• [SUPPLIED RECORDS]
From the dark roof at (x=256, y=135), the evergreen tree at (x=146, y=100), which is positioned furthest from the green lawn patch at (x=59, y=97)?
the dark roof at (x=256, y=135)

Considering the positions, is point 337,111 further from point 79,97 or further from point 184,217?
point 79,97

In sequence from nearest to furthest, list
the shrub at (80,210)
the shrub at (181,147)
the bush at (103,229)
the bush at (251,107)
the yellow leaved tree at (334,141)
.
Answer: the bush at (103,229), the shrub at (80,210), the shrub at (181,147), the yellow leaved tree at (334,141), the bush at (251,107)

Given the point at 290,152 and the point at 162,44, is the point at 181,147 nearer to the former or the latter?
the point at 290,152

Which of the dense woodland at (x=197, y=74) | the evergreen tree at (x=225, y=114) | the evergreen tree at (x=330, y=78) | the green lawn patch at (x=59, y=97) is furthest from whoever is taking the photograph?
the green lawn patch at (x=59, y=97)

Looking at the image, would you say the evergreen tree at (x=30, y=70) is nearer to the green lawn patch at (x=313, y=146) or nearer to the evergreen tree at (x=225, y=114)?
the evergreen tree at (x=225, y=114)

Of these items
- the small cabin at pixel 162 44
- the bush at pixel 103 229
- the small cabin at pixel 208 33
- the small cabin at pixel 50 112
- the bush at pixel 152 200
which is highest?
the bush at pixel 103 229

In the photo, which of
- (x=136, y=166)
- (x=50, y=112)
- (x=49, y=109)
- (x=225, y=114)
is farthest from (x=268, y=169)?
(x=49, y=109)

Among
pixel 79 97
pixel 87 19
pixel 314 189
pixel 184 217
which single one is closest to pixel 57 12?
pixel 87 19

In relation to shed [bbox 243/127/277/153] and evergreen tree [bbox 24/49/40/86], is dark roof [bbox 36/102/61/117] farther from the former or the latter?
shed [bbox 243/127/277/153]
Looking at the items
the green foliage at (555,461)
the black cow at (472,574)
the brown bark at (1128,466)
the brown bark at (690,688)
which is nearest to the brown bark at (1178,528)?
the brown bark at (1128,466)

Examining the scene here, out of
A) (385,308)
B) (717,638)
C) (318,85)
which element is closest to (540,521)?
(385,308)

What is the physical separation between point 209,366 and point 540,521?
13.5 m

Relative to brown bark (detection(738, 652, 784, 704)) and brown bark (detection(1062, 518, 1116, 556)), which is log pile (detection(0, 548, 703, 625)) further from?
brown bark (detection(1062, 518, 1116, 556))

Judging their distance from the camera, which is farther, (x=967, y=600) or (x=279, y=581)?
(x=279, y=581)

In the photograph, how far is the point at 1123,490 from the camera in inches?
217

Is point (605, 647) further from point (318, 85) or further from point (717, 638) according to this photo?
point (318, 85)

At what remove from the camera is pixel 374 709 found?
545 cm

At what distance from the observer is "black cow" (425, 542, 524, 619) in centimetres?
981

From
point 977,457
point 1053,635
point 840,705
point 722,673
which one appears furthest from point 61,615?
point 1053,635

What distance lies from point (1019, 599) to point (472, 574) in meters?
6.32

• [YOUR GOAL]
Please report every line of the records that contains the string "camera", copying each one in full; case counts.

• [COMPLETE ANSWER]
Judging their distance from the camera, which is farther, (x=967, y=600) or (x=279, y=581)?
In the photograph, how far is the point at 1123,490 from the camera in inches?
At what remove from the camera is pixel 374 709 found?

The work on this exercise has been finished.